Advanced biological seal for soft tissue integration

Abstract

Peri-implantitis, an inflammatory condition occurring in the supportive tissues around dental implants, is triggered by a dysbiotic biofilm that grows on implant and/or abutment surfaces. Consequently, the entire surface becomes a notorious culprit, fostering bacterial adhesion that might lead to progressive loss of supporting bone.

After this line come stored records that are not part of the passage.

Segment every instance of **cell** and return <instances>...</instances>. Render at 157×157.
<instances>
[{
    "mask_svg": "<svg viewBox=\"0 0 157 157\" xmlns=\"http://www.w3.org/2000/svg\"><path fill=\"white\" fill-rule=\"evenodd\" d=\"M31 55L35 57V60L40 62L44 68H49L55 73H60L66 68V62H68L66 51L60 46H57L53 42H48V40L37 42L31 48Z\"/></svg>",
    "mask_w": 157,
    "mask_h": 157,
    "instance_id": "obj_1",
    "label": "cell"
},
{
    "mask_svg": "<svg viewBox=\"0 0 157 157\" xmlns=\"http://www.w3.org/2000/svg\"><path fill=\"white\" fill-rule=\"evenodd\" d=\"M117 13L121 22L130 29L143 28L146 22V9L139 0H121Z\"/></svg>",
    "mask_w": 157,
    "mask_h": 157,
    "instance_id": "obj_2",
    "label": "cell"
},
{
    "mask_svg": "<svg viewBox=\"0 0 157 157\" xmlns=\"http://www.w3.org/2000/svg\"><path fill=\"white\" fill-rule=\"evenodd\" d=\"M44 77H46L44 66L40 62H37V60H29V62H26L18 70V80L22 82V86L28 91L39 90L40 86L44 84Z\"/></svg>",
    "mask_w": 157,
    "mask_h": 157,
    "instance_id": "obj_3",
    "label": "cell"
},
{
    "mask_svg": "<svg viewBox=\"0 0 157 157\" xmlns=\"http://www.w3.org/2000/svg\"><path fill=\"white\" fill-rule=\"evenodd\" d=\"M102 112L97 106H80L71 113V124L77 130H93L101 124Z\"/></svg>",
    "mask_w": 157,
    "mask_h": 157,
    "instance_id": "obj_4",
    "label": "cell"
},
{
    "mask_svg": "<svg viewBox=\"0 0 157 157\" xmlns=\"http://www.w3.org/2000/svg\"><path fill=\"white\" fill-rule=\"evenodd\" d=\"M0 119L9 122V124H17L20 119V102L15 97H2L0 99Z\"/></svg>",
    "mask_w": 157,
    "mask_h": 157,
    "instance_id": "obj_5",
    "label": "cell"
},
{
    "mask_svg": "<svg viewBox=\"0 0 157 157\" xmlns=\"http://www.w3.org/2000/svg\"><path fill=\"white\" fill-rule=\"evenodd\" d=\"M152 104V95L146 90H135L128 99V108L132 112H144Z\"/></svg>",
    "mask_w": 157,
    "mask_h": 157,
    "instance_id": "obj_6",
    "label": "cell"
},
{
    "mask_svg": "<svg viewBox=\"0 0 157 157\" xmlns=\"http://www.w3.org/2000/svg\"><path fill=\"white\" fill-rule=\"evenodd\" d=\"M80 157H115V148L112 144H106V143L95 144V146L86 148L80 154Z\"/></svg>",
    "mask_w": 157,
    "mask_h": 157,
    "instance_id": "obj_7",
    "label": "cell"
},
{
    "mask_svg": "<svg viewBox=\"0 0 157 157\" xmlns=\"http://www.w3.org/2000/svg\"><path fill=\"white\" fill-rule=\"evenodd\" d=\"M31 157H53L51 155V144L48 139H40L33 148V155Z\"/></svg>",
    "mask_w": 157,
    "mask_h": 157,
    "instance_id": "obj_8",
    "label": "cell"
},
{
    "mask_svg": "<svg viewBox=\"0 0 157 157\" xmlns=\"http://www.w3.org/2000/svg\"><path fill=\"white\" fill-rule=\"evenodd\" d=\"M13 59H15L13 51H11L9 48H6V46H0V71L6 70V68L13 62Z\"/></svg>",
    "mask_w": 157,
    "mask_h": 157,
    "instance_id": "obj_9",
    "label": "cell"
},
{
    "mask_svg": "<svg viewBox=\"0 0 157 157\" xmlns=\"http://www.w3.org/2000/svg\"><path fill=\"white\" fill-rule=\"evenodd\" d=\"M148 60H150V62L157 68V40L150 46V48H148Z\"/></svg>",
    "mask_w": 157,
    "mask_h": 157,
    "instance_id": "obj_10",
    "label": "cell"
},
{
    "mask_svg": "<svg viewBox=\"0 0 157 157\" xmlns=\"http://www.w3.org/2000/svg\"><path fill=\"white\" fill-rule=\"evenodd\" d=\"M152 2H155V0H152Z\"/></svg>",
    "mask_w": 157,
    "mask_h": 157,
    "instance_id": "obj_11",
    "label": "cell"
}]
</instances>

From a preventive standpoint, the goal is to thwart disease initiation directly, through antimicrobial surfaces, or through coating materials developed for soft tissue integration on abutment surfaces. We have created both definitions: direct and indirect strategies to prevent peri-implantitis. The classificatory approaches related to coating strategies for peri-implantitis management, will be considerate for publication in Periodontology 2000. Indirect strategies aim to promote biological sealing by focusing on modifying abutment surfaces. Here, we will develop a nonresponsive/biological and simple coating to are gear towards achieving soft tissue integration by constructing a specialized surface capable of redirecting collagen fibers and proteins from hemidesmosomes, enabling their insertion into the abutment components. A detailed multilayer coating characterization will be performed by different microscopy and spectroscopy approaches to probe physical and chemical properties. Coating stability of nonresponsive/biological film on Ti discs will be confirmed under neutral, acidic and alkaline pH, mimicking the hostility of the oral environment. Further physical tests will be also performed by toothbrushing process. The coating applicability will be confirmed through cell viability tests and the soft tissue integration propose will be confirmed by adhesion force measurements between epithelial cells and coating in comparison to commercial titanium surfaces. To deep learning the effect of nonresponsive/biological film on live cells shape, we will explore a key technology through AFM analysis. Finally, to further examine the wound healing process and the toxic effects of nonresponsive/biological film, a collage matrix will be confectioned surrounding abutments components and the ability of fibroblast-derived cells decrease the size of the wound via collagen contraction and the inflammatory response through cytokine production will be evaluated at 1, 5, 10 and 15 days.